Now or Then

Now or Then - Crossing Over or Traffic?

Now or Then - <em>Crossing Over</em> or <em>Traffic</em>?
Now: Crossing Over (2009)Then: Crash (2000)


In his new drama Crossing Over (2009), writer-director Wayne Kramer tackles the immigration issues facing America (and those who wish to become Americans), employing a cast of characters whose daily lives intersect in unlikely ways. In the hit 2000 movie Traffic, Steven Soderbergh applies a similar treatment to the international drug trade. Which of these issue-driven films is more likely to get you fired up?

The Enforcer With a Conscience
Crossing Over: Grizzled customs and immigration vet Max Brogan (Harrison Ford) spends his days busting sweatshops and tracking the illegal immigration that plagues the Mexican-American border in Southern California. A chance encounter with a desperate illegal worker forces a crisis of conscience that ends in tragedy.
Traffic: As the United States' newly appointed American drug czar, Robert Wakefield (Michael Douglas) plans a guns-blazing assault on the enemy in the war on narcotics, only to find his ambitions undermined by a drug-abusing daughter at home.
The Winner: Traffic. If only Ford had signed on for Traffic (as he reportedly considered when Soderbergh was shopping the movie) he would have found himself with a much meatier role on his hands.

Young Women In Peril
Crossing Over: An outspoken Muslim teenager Taslima Jahangir (Summer Bishil) and her family land on the Homeland Security radar after she gives an incendiary speech in class, and soon face deportation and ruin at the hands of an over-zealous enforcement official.
Traffic: Privileged, straight-A student Caroline Wakefield (Erika Christensen) escalates from recreational drug use to hardcore heroin addiction seemingly overnight. After breaking out of treatment, she ends up shacking up with her dealer and prostituting herself for her next fix.
The Winner: A tie. Both parts are high on melodrama and a bit too one-dimensional to feel like anything more than glorified plot devices.

Trapped in the Middle
Crossing Over: Brogan's immigration-busting partner Hamid Baraheri (Cliff Curtis) takes a hard line with the law-breakers they both police, but finds himself torn between cultures when tensions escalate between his traditional Iranian-American parents and his outspoken, sexually liberated young sister.
Traffic: When hard-working police officer Javier Rodriquez (Benicio Del Toro) is summoned to work for a high-ranking Mexican general who's in cahoots with a powerful drug cartel, he's forced to ride the dangerous line between doing his duty and succumbing to the criminal life. In the end, he cuts a deal with the FBI that leads to Salazar's arrest.
The Winner: Traffic. There's no touching the believability and unlikely charm that Benicio Del Toro brings to what turned out to be an Oscar-winning role.

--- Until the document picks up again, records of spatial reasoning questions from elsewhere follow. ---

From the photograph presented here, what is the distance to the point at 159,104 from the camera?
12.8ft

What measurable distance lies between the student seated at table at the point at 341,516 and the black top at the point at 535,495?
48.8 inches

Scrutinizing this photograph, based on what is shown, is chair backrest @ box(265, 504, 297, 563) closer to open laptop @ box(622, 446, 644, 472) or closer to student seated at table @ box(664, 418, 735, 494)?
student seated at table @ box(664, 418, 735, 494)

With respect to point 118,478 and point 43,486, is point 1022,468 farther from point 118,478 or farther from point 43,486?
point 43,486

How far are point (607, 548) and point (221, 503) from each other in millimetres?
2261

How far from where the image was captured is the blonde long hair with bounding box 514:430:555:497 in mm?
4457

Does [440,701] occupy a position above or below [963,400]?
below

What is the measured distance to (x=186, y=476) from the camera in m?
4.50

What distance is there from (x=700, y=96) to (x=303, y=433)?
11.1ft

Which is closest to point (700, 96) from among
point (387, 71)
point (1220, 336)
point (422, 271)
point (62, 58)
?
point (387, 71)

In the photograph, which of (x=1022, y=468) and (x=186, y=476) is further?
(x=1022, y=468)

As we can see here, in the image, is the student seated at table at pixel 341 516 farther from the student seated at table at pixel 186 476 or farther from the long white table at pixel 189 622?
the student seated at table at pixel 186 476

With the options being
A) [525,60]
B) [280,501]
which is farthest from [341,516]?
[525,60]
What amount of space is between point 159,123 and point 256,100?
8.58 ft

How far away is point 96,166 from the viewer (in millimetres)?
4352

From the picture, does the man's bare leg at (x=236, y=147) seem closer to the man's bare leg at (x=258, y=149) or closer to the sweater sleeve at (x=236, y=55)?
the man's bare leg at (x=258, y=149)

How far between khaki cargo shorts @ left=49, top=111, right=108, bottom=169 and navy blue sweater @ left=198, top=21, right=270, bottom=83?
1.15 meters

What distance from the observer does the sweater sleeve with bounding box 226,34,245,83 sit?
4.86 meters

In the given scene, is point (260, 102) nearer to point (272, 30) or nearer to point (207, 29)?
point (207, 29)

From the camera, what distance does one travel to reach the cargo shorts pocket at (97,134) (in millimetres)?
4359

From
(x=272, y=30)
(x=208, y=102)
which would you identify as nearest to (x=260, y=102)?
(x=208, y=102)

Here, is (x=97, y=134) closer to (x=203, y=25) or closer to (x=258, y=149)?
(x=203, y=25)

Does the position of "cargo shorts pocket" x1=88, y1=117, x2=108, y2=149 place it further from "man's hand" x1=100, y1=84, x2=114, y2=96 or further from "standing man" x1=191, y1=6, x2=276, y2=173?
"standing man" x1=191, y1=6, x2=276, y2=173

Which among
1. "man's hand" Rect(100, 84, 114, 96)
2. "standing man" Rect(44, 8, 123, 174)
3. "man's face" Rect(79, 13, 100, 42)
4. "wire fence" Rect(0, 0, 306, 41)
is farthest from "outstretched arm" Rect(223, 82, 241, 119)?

Hollywood's Beloved Multi-Narrative Plot Structure
Crossing Over: A gorgeous Australian ex-pat (Alice Eve) sleeps with a sleazy immigration office (Ray Liotta) whose do-gooder defense attorney wife (Ashley Judd) happens to have taken on the case of Taslini and her family. And so on and so forth.
Traffic: Drug czar Robert Wakefield feels the aftershocks of officer Rodriquez' dealings south of the border, and a third plot line links a wealthy San Diego father to the same pesky Mexican drug cartel that had been causing trouble all along.
The Winner: Traffic. By a mile: The various stories in Soderbergh's movie are all compelling in their own rights, and the connections between them feel natural and unforced. Kramer should have used it as a primer. Alas.

The Verdict
Crossing Over: It has its moments, but the overall impression is that of a slapdash rip-off of Crash -- a movie that hardly needed to be revisited.
Traffic: Thought-provoking, well-acted, and packed with style, the film is a win for all involved.
The Winner: Traffic. It still feels fresh (and dishearteningly of the moment) after all these years.